Esta vez se inclinaron.

Sus manos quemadas se tendieron hacia las de ellos. Los oficiales lo notaron, pero como estaba enfermo y desarmado, se dejaron tocar.

De pronto sintió sus mentes centelleando dentro de la suya, con tanto brillo que era como si hubiera tragado sus cerebros pensantes, luminosos, de un solo trago.

No volvió a hablar.

Pensó hacia ellos: un pensamiento torrencial, irresistible.

No soy Casher O'Neill. Encontrarán su cuerpo en un cuarto a cuatro puertas de aquí. Soy el civil Bindaoud.

Los dos coroneles estaban con los ojos abiertos, respirando pesadamente. Ninguno dijo una palabra.

Casher continuó: Nuestras huellas digitales y nuestros documentos se mezclaron. Entréguenme las huellas digitales y los documentos del muerto Casher O'Neill. Luego entiérrenlo, rápido, pero con honor. En otros tiempos amó a vuestro líder y no tiene sentido provocar rumores infundados acerca de regresos desde el espacio exterior. Soy Bindaoud. Encontrarán mis documentos en la oficina. No soy un soldado. Soy un técnico civil que está realizando estudios sobre la sal en la química sanguínea bajo condiciones de campo. Me han oído, caballeros. Me oyen ahora. Me oirán siempre. Pero no recordarán esto, caballeros, cuando despierten, Estoy enfermo. Pueden darme agua y un sedante.

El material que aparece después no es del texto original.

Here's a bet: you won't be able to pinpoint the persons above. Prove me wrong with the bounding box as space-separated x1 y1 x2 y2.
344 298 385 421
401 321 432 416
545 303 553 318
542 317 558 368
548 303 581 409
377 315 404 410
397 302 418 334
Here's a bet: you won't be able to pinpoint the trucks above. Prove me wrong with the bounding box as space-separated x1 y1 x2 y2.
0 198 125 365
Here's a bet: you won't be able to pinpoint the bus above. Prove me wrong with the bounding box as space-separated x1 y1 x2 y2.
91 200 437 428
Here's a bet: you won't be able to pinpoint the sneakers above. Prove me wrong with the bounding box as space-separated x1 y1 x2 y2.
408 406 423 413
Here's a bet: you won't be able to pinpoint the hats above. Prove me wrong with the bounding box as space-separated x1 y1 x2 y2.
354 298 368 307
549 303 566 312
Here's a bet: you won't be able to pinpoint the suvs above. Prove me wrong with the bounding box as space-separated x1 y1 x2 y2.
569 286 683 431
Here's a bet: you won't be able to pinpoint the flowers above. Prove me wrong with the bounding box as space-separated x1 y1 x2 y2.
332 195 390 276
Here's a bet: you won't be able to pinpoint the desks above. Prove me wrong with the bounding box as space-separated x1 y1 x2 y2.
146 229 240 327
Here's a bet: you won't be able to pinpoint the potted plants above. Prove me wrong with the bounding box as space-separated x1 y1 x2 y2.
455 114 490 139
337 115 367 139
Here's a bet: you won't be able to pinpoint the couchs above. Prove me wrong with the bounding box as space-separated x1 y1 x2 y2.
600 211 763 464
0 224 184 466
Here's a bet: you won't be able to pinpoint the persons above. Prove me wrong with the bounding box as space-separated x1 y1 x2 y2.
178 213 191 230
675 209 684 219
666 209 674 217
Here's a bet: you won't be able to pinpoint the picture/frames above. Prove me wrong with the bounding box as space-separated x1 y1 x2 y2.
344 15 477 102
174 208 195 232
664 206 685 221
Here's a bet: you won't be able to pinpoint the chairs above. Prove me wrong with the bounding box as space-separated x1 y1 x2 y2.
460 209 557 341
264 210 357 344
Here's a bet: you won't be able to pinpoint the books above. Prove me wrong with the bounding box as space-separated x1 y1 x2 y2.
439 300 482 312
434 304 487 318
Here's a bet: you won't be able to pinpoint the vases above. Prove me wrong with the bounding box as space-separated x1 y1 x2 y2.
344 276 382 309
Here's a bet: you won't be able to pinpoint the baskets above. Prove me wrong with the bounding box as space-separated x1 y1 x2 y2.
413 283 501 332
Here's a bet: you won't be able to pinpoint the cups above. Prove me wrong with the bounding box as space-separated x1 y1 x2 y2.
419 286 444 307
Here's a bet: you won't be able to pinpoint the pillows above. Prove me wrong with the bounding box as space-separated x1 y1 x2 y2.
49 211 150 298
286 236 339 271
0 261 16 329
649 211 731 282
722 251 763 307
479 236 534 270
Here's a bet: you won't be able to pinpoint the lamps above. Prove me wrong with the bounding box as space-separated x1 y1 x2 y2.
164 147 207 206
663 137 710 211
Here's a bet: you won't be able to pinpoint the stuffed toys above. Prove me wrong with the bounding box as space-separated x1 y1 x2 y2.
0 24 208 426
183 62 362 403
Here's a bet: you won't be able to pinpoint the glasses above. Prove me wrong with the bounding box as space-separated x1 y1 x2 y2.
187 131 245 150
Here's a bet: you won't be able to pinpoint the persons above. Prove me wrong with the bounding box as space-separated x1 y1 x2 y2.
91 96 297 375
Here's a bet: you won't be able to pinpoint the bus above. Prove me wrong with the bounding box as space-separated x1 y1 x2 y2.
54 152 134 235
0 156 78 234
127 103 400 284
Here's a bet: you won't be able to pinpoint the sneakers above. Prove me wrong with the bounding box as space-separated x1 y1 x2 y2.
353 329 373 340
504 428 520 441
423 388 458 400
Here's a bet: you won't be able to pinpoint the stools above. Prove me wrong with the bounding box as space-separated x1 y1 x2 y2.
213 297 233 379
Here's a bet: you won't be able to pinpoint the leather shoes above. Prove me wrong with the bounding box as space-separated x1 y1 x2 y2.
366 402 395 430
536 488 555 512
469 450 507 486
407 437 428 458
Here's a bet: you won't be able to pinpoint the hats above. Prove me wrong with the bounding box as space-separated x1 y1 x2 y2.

Aún seguían de pie, arrebatados por el contacto de sus tiesas manos quemadas.

Casher O'Neill dijo:

—Despierten.

Casher O'Neill dejó caer las manos.

El coronel médico parpadeó y dijo con amabilidad:

—Mejorará, señor y doctor Bindaoud. Haré que el asistente le traiga agua y un sedante.

Al otro oficial le dijo:

—Tengo un cadáver interesante a cuatro puertas de aquí. Creo que sería mejor que lo vieras.

Casher O'Neill trató de pensar en el pasado reciente, pero la luz azul de Mizzer lo rodeaba, el olor de la arena, el sonido de los caballos al galope. Durante un momento pensó en un gran vestido azul de niña y sin saber por qué casi lloró.